Inventories boosted GDP growth by 0.8 percentage points in the most recent quarter, according to a special report by Wells Fargo. “The combination of the most-tepid growth backdrop in the post-WWII era, the unique changes in the energy sector (both technological and price swings) as well as a continued evolution in inventory management have all played a role in elevating the importance of inventories in this cycle,” wrote report authors Tim Quinlan, senior economist, Sara House, economist, and Shannon Seery, economic analyst. But now in its late stage, the expansion will likely be driven by other factors returning to more normal, long-term rates.
Dating back to the 1980s, the contribution of inventories as a share of the overall growth rate—especially in a slow GDP growth environment—is equivalent to 45% of GDP growth; much higher than the 27% to 34% seen in prior expansions, the Wells analysts said.
Looking toward the end of 2018, Wells expects modest inventory building with quarterly jumps from $40 billion to $50 billion. “Our base-case scenario is informed by our prior study of late-cycle inventory dynamics which suggests a slowing in the pace of inventory investment.”

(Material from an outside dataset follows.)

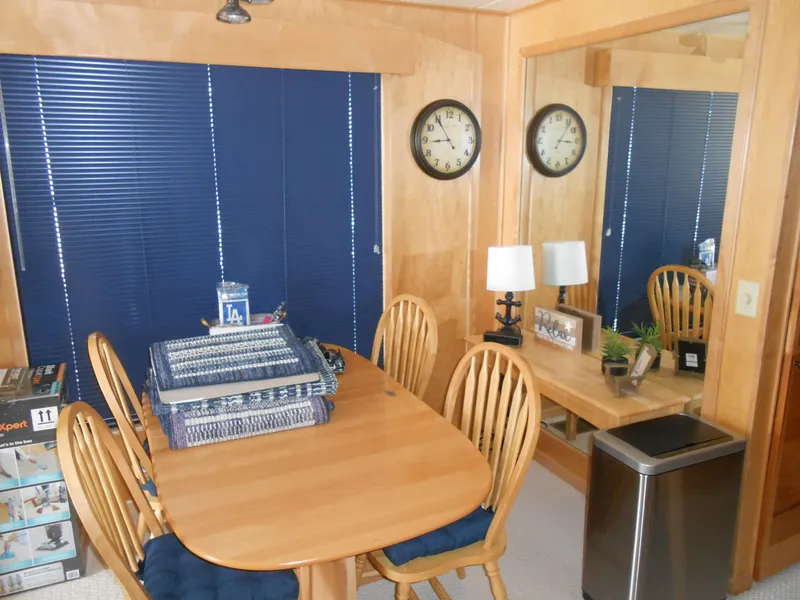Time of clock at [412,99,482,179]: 8:54
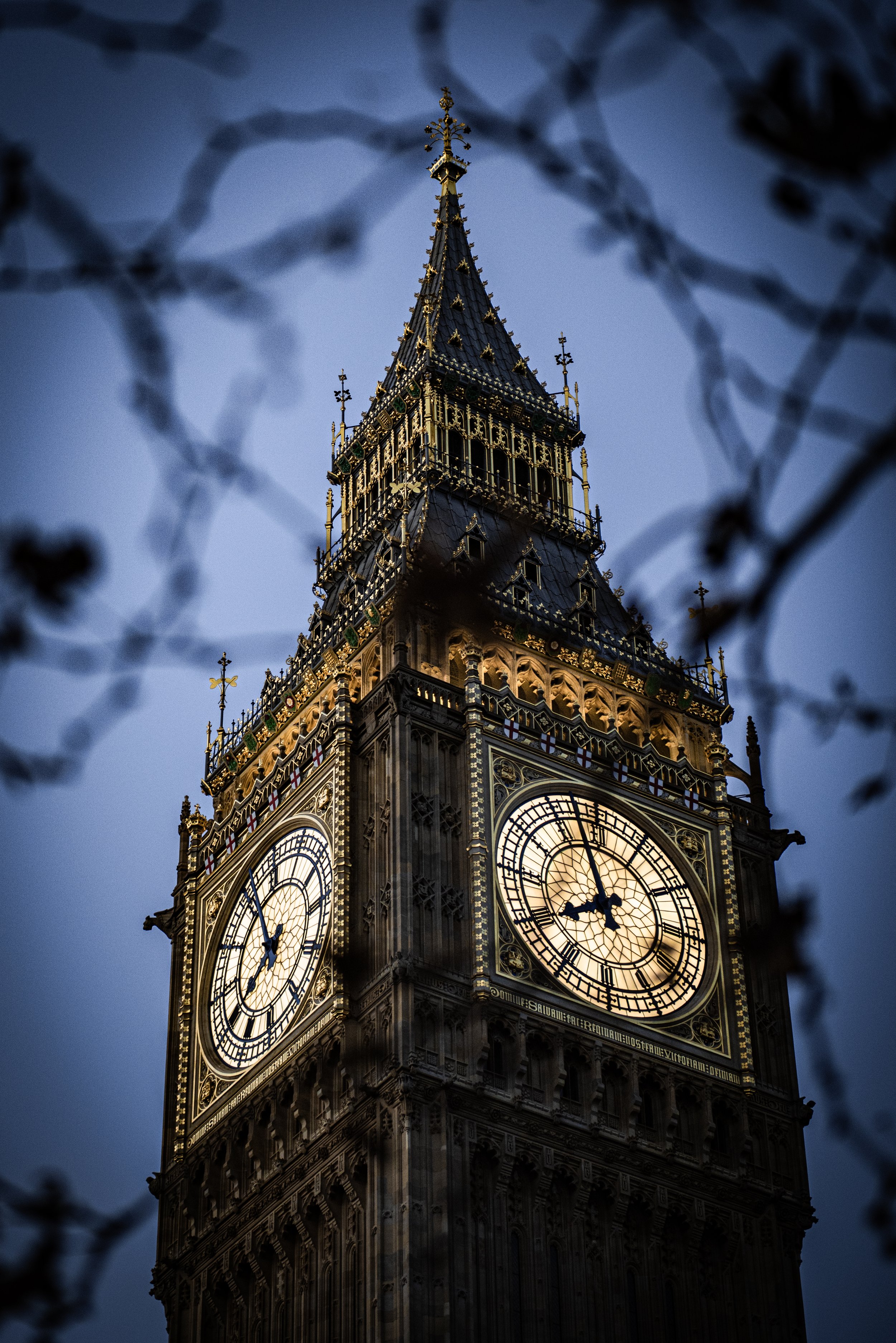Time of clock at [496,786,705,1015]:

During this cycle, inventory swings in the energy sector have been an important driver. Crude inventories boosted by shale supplies began growing in 2014. By the first quarter of 2015, inventories from energy—as reflected in government data for the mining, utilities and the construction sectors—boosted topline GDP by 1.5 percentage points. Energy sector inventories began to slow and then decline over the past three quarters, while inventories of manufactured and wholesale petroleum products after adjusting for inflation were 7% higher, year-over-year, in the third quarter, compared to the 25% annual gain seen in the final quarter of 2016.
Meanwhile, nonfarm business inventories also jumped to the largest annual gain on record in 2015, driven in part by slowing sales, the Wells analysts said. That inventory-to-sales ratio began to decrease in mid-2016, however, and has since dropped to its lowest level in nearly two years as businesses cut back on inventory investment. Still, elevated inventory levels in some industries, such as metals, machinery, chemicals and energy products, suggest a reduction in the pace of inventory building in the near term.

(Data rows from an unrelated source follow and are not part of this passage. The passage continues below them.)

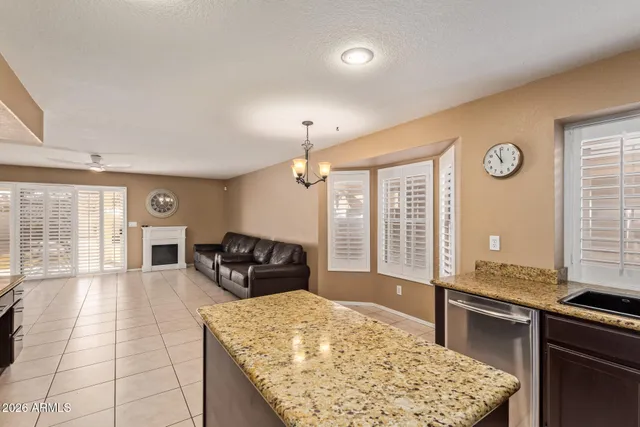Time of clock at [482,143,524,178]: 10:59
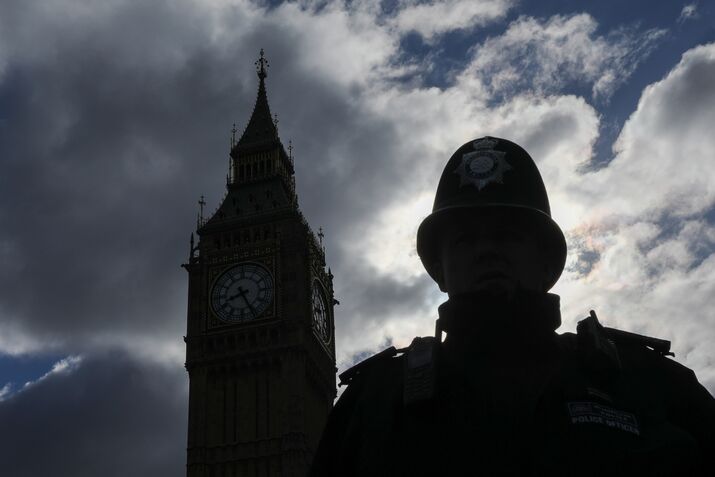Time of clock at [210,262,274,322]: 8:26
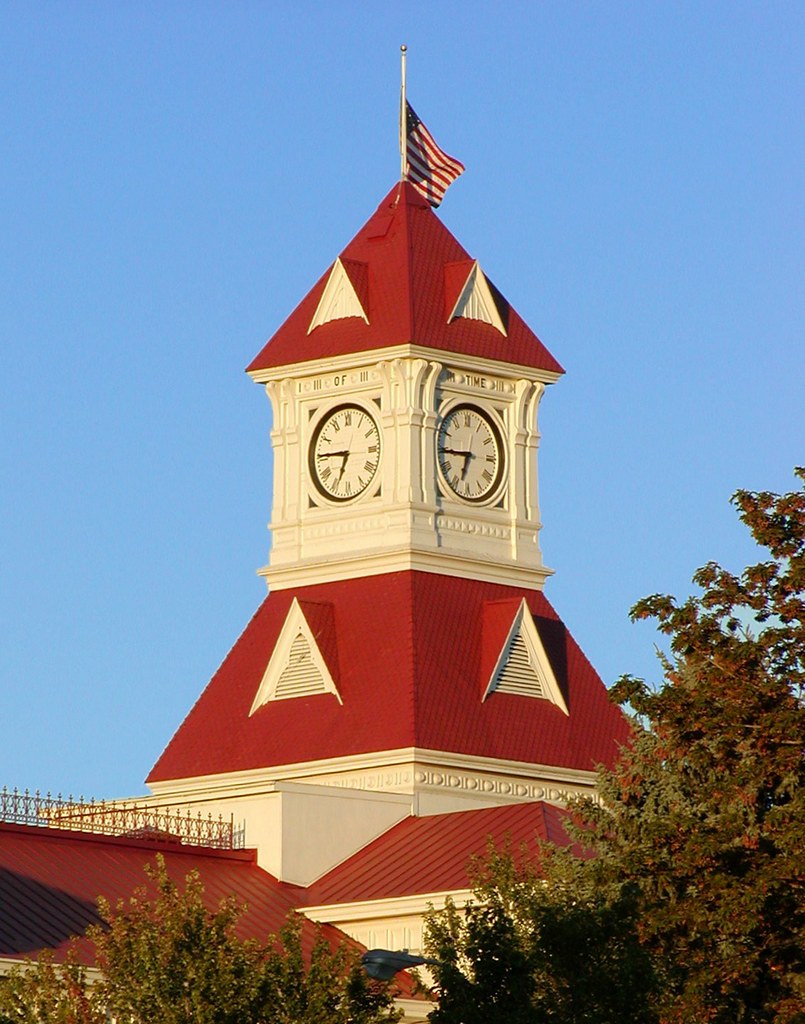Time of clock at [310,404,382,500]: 6:45
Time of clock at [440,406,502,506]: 6:44
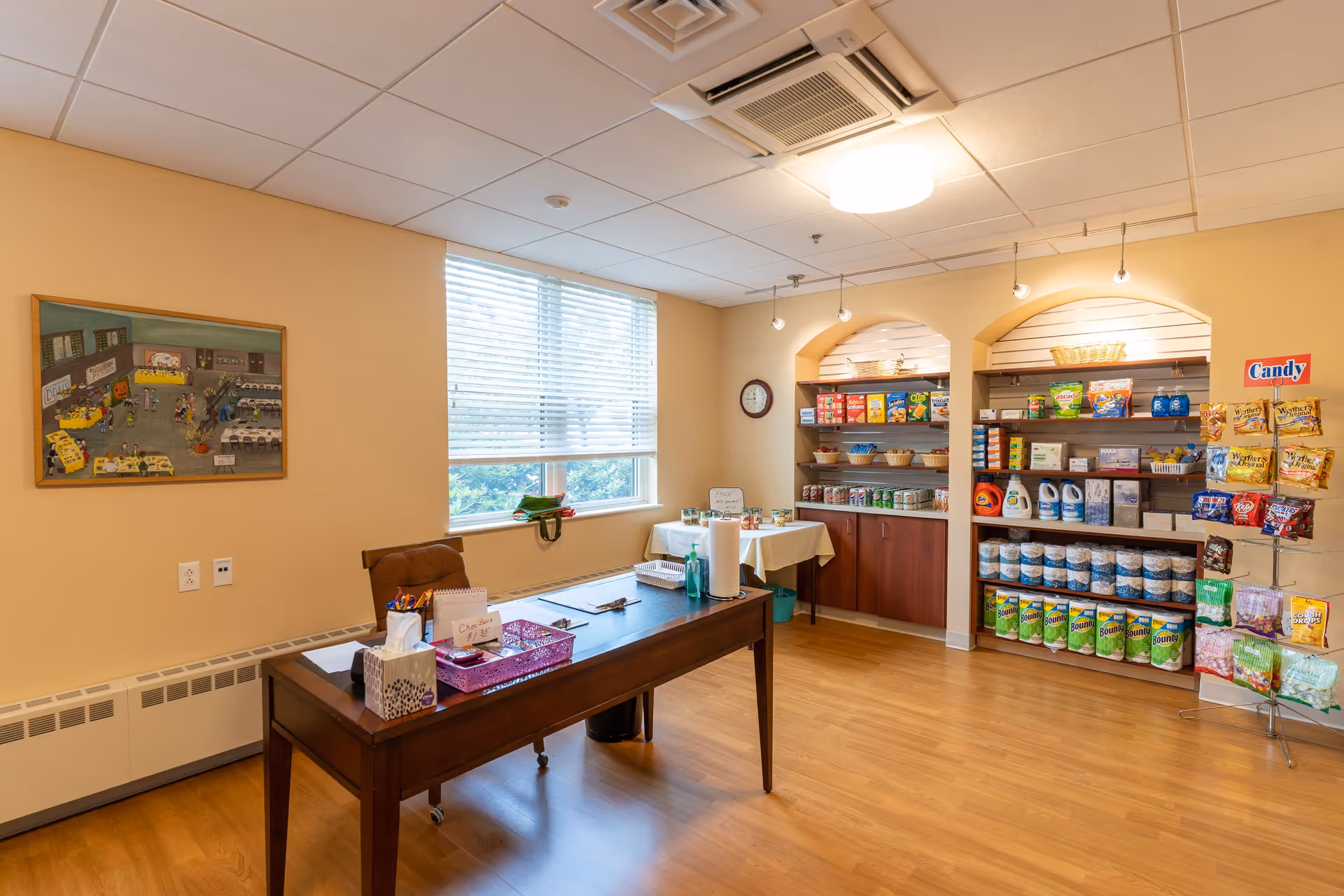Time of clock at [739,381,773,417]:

Retail inventories relative to sales have been at more healthy levels in recent years, hitting a 20-year low in the third quarter, Wells said.

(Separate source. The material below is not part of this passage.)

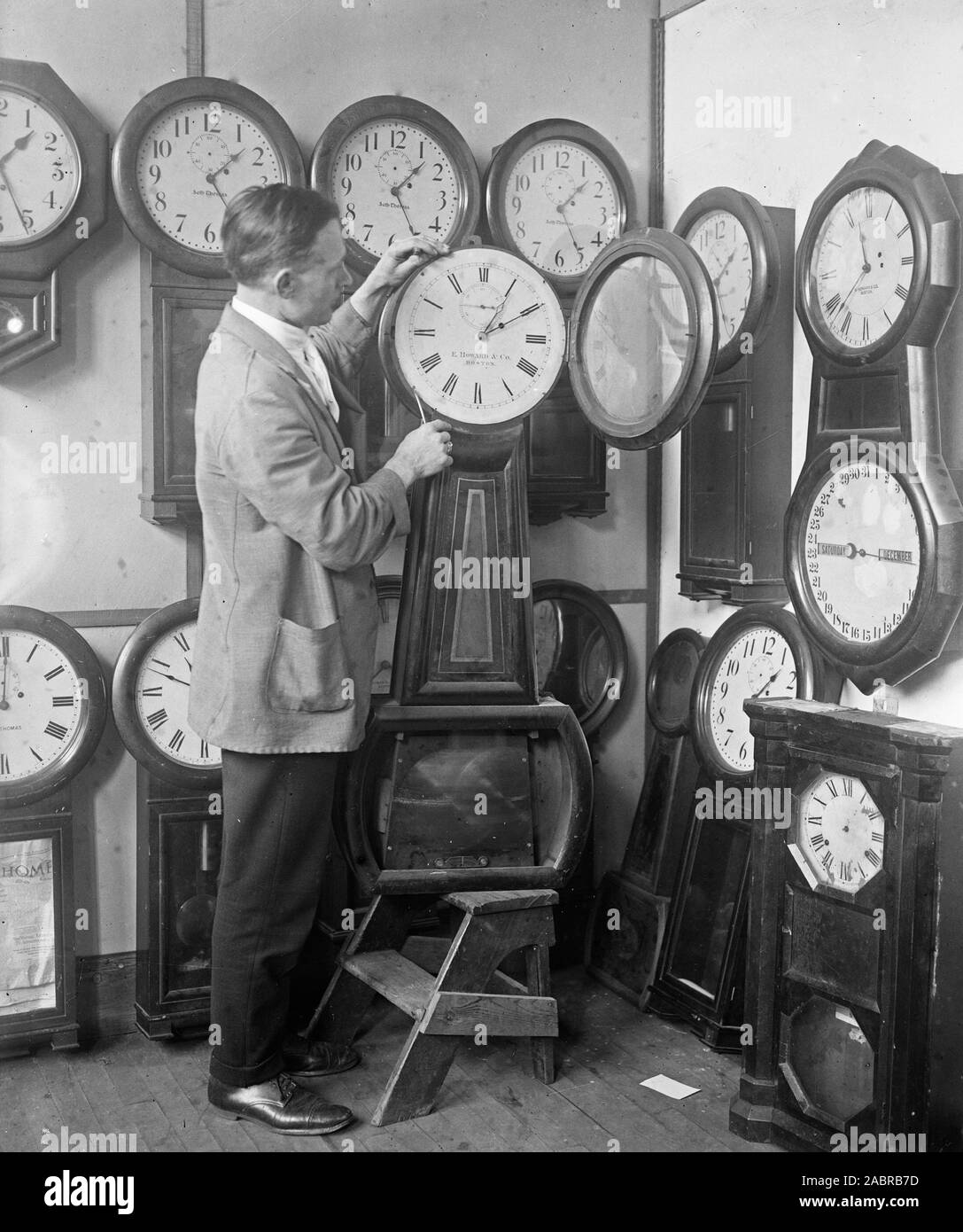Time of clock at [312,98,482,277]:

But in the coming year, stronger growth is expected to bring businesses to add to inventories. “The pace is not expected to be as jaw-dropping as earlier in the expansion when businesses got out over their skis then subsequently had to dial back their inventory building. The relative importance of inventories as a growth driver should recede as broader growth picks up, the volatility in the energy sector fades a bit and as businesses appear to be taking a more deliberate approach to stockpiling.”